== What to produce ==
Pick out each line of the material below that contains the string "Answer" and copy those lines. Treat the match as case-sensitive.
[start of Given data]
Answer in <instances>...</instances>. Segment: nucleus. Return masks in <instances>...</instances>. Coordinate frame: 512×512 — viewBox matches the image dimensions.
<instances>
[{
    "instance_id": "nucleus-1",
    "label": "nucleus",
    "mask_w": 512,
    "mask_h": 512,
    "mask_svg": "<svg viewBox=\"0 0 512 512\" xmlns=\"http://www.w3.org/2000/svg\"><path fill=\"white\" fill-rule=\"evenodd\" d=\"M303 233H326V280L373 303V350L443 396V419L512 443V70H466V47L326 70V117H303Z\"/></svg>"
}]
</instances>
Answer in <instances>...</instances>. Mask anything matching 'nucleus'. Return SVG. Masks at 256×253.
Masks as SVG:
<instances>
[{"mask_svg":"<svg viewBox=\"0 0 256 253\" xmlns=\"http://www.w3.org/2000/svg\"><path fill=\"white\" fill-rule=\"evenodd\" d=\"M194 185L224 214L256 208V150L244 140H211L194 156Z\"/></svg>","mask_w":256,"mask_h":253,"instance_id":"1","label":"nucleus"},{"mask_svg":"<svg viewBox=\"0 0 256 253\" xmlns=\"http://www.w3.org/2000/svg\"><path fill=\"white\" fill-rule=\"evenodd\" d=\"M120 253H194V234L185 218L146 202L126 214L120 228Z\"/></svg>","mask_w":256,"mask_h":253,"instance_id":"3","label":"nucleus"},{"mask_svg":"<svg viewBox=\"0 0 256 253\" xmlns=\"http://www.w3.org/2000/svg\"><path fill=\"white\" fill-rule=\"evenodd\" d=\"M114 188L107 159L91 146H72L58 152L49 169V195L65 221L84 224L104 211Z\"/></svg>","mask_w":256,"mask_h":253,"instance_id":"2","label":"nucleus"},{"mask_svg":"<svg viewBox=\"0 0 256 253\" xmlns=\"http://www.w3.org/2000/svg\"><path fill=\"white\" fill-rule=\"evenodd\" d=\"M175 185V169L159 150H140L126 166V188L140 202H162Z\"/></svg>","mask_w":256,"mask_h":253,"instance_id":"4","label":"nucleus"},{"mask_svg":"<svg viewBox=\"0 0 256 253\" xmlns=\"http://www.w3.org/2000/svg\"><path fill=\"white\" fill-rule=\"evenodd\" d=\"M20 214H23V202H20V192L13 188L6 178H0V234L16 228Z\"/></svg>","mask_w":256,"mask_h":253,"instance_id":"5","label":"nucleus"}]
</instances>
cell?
[end of Given data]
[start of Given data]
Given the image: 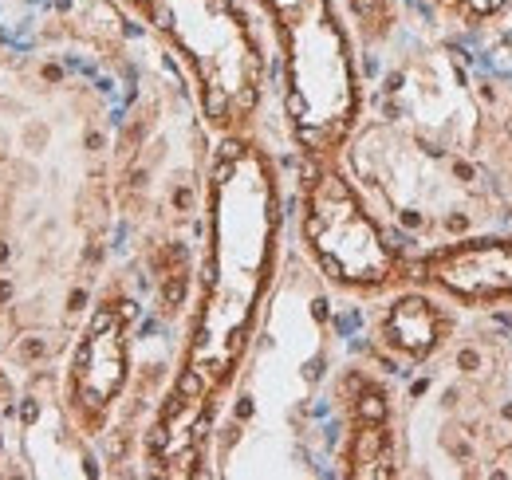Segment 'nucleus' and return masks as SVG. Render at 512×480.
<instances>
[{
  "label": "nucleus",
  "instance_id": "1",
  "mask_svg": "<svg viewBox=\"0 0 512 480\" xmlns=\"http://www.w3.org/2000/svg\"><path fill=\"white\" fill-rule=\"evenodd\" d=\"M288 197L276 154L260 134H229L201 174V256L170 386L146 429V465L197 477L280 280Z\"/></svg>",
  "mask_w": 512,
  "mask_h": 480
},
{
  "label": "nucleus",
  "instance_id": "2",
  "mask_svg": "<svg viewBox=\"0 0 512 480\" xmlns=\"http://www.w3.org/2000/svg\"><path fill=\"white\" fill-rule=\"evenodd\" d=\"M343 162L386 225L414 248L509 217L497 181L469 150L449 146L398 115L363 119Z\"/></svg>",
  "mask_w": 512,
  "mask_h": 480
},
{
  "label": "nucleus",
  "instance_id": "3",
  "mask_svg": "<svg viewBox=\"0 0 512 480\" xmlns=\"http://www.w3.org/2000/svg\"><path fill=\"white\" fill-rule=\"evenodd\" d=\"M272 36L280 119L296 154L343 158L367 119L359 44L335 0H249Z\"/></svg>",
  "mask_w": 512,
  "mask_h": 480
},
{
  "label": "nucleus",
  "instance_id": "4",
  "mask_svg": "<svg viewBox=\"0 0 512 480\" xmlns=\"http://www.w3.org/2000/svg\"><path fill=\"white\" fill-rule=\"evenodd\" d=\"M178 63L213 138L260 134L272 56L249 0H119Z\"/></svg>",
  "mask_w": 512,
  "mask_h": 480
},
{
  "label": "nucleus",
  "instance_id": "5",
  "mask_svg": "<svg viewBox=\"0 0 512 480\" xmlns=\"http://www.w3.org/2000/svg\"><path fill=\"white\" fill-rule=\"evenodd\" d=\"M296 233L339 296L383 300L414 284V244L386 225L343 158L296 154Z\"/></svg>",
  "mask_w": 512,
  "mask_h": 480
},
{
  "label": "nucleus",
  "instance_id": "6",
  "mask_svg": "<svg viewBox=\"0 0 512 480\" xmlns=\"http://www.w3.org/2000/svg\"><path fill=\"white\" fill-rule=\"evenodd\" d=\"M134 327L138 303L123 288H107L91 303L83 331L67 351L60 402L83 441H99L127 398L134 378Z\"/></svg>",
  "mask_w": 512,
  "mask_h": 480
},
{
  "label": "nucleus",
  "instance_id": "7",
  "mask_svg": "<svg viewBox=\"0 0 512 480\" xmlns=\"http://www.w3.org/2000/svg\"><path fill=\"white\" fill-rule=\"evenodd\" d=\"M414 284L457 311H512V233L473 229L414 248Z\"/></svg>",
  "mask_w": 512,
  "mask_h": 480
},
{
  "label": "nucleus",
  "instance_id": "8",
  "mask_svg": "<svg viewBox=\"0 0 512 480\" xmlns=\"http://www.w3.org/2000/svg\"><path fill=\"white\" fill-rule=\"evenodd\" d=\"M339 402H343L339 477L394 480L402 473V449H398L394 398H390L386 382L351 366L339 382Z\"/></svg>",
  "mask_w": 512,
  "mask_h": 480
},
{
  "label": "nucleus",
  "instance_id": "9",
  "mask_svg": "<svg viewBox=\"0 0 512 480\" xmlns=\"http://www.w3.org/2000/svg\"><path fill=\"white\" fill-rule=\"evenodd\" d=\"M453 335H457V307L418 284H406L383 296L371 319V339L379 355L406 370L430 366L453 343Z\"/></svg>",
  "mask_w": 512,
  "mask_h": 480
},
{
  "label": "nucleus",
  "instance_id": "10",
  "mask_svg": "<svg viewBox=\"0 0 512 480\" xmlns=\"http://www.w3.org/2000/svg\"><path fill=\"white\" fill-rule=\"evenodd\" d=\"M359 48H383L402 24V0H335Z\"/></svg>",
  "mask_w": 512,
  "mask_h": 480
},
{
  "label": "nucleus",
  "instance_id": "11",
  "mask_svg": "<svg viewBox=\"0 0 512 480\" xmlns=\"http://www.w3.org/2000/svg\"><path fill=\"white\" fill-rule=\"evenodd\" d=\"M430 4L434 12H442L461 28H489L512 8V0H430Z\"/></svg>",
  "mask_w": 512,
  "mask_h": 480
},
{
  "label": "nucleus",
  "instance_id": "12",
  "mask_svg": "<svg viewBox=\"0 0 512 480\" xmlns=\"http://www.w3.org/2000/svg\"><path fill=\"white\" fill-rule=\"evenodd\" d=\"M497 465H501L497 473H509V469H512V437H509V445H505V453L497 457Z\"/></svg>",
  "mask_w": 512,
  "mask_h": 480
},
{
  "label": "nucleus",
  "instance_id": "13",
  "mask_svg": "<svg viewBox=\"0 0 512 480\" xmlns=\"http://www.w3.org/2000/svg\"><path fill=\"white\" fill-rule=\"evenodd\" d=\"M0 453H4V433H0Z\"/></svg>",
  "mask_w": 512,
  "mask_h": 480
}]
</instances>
[end of Given data]
== Result ==
Answer in <instances>...</instances>. Segment: nucleus. Return masks in <instances>...</instances>. Coordinate frame: 512×512 — viewBox matches the image dimensions.
Answer in <instances>...</instances>. Mask anything matching 'nucleus'. Return SVG. Masks at 256×253.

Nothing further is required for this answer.